1- Pour les patients actuellement sous traitement, la Société Française de Dermatologie recommande dans un communiqué récent « de ne pas interrompre ces traitements dans un but PREVENTIF ».
Du point de vue de notre groupe, et en accord avec la position des sociétés savantes concernées par la prescription des immunomodulateurs, il n’est pas opportun d‘arrêter un traitement en cours et bien toléré.
Cette décision doit toutefois être modulée en fonction de la pathologie concernée, de sa gravité, de son contrôle, de son risque de rechute, de l’âge et des comorbidités du patient.
Il revient au professionnel de santé d’apprécier la situation au cas par cas, en concertation avec son patient, et de décider de la conduite à tenir quant à l’arrêt temporaire ou non du traitement immunomodulateur.
Dans le cadre d’un psoriasis cutané bien contrôlé sur le long terme, et prenant en compte la rémanence possible de l’efficacité de la molécule, un arrêt temporaire peut être plus facilement envisagé.
A contrario, cette décision doit être prudemment réfléchie en cas de pathologies à fort risque de rechute telles que rhumatisme psoriasique, hidrosadénite suppurée, ou dermatite atopique sévère.
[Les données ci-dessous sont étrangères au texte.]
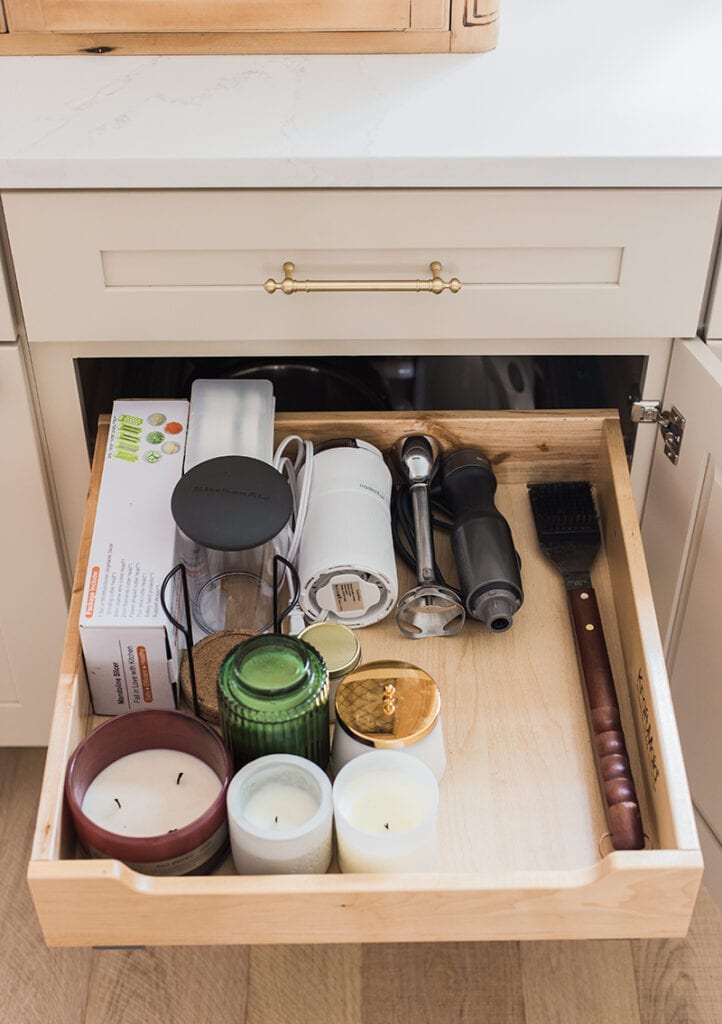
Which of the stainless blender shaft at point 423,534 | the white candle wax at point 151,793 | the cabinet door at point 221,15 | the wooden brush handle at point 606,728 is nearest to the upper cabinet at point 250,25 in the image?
the cabinet door at point 221,15

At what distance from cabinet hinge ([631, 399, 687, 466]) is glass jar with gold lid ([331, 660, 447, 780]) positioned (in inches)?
14.4

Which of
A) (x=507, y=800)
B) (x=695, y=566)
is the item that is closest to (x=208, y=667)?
(x=507, y=800)

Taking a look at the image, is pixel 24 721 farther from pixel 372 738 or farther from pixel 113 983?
pixel 372 738

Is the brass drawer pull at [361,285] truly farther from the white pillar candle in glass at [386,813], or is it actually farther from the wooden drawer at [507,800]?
the white pillar candle in glass at [386,813]

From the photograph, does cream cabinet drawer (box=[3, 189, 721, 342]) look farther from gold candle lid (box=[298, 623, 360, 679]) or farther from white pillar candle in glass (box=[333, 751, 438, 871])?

2- Concernant les initiations de nouveaux traitements : dans la mesure du possible, le groupe conseille de retarder le début d’un traitement car le risque infectieux parait plus important à l’initiation d’un traitement immunomodulateur notamment biothérapies (2, 3).
Chez les patients présentant une infection documentée à coronavirus ou des symptômes évocateurs de cette infection (fièvre, signes respiratoires, toux), ou chez les sujets contacts d’un patient infecté, le traitement immunomodulateur de la dermatose inflammatoire cutanée doit être arrêté sans délai.
Pour les essais thérapeutiques portant sur les biologiques ou les anti-JAK, les laboratoires concernés n’ont pour l’instant émis aucune recommandation, et les inclusions ne sont pas interrompues. Ces informations seront bien sûr réactualisées sur le site dès que la situation évoluera.
Outre les recommandations émises par les autorités de santé et gouvernementales (lavage des mains soigneux et fréquent, mouchoir à usage unique…) il nous parait préférable pour les patients sous traitements immuno-modulateurs, notamment âgés ou présentant des comorbidités, de minimiser le risque d’exposition en évitant les expositions suivantes : sorties festives non nécessaires en milieu public confiné, contacts non nécessaire avec des enfants présentant des signes infectieux des voies aériennes ou respiratoires (crèche, sorties scolaires..).
1- Hellewell J et al. Feasibility of controlling COVID-19 outbreaks by isolation of cases and contacts. Lancet Glob Health. 2020 Feb 28.
2- Ballow M et al. Secondary immunodeficiency induced by biologic therapies. Up to date Feb 2020.
3- Couderc S et al. Infectious risk of biological drugs vs. traditional systemic treatments in moderate-to-severe psoriasis: a cohort analysis in the French insurance database. Fundam Clin Pharmacol. 2018 Aug;32(4):436-449.
Il existe actuellement beaucoup d’incertitudes sur ce nouvel agent viral et ces préconisations sont susceptibles d’évoluer au fur et à mesure de l’avancée des connaissances.